If your car has 45k miles and you plan on driving 3k more, it’s really less of a problem driving it all in one trip and easier on the car. If you have been doing a regular maintence program suggested in the owners manul, do no more then that and have a safe trip. If you haven’t check it out, just up date your maintenance and then have a safe trip.

Tuffy’s? What is Tuffy’s?? If its a fast lube place, I would forget that and go to a regular place. Change the oil, have them check the rest like belt and hoses etc. An 08 with 43K on it really doesn’t need much else. You’ll drive 10-14 hours a day max or about 5-700 miles and be plenty stiff when you get there.

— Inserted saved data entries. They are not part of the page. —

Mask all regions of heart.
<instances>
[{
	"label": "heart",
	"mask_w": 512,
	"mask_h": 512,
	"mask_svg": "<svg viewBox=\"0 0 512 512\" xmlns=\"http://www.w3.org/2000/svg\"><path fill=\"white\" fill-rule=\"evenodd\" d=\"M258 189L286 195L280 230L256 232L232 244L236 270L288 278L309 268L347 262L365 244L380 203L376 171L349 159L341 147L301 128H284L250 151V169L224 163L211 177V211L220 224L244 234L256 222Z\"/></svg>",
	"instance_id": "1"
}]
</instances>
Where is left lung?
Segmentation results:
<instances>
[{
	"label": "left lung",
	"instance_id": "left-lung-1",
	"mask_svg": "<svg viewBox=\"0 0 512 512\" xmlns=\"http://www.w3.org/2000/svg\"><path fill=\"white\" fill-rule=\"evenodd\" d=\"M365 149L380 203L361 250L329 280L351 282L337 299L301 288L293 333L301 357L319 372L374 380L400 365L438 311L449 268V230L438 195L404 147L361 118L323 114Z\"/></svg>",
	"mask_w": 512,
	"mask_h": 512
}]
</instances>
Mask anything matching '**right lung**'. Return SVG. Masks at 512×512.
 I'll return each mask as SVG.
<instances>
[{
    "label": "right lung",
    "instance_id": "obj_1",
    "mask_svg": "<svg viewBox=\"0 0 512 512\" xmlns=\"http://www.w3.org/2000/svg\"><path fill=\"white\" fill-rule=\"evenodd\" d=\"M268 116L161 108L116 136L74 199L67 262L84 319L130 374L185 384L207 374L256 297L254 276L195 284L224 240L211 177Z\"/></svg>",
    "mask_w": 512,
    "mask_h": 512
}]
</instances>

Also when stopping for the night its a good time to check the oil, check the tires, and look for any leaks.

If you don’t plan to bring along a laptop computer or a smart phone but will have an ordinary cell phone, you might want to make arrangements with a friend, neighbor or other person to look up on the internet whatever you might need along the way.

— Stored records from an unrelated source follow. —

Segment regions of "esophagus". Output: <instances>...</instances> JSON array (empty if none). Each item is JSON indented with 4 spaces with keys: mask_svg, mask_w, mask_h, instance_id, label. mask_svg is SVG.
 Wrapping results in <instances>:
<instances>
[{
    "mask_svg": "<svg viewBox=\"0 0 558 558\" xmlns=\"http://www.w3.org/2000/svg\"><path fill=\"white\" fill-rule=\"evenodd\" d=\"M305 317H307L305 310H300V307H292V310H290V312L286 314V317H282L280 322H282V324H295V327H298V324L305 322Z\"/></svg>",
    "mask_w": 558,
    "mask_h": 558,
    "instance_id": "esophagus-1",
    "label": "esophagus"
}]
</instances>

A list of Mazda dealers along your route will bring a little peace of mind.

The possibility of a sludged engine due to prior conditions was mentioned and for that, after a fresh oil and filter change before leaving, I would bring along a spare oil filter for your car and ask someone along the way to remove the old filter and install the new one for you. It takes only a few minutes and it seems to me that anyone should not charge you more than 5 bucks for doing it. Bringing along a spare oil filter removes the chase for one along the way. Then add a little fresh engine oil to make up for what was in the oil filter. Bring a quart or two of that along too.

Do not leave home without a contingency plan if you should have a vehicle breakdown. You should also have a new or newer GPS to find a variety of things along the way, motels, gas stations, restaurants, tourist attractions, shopping, rest areas, police, hospitals and more.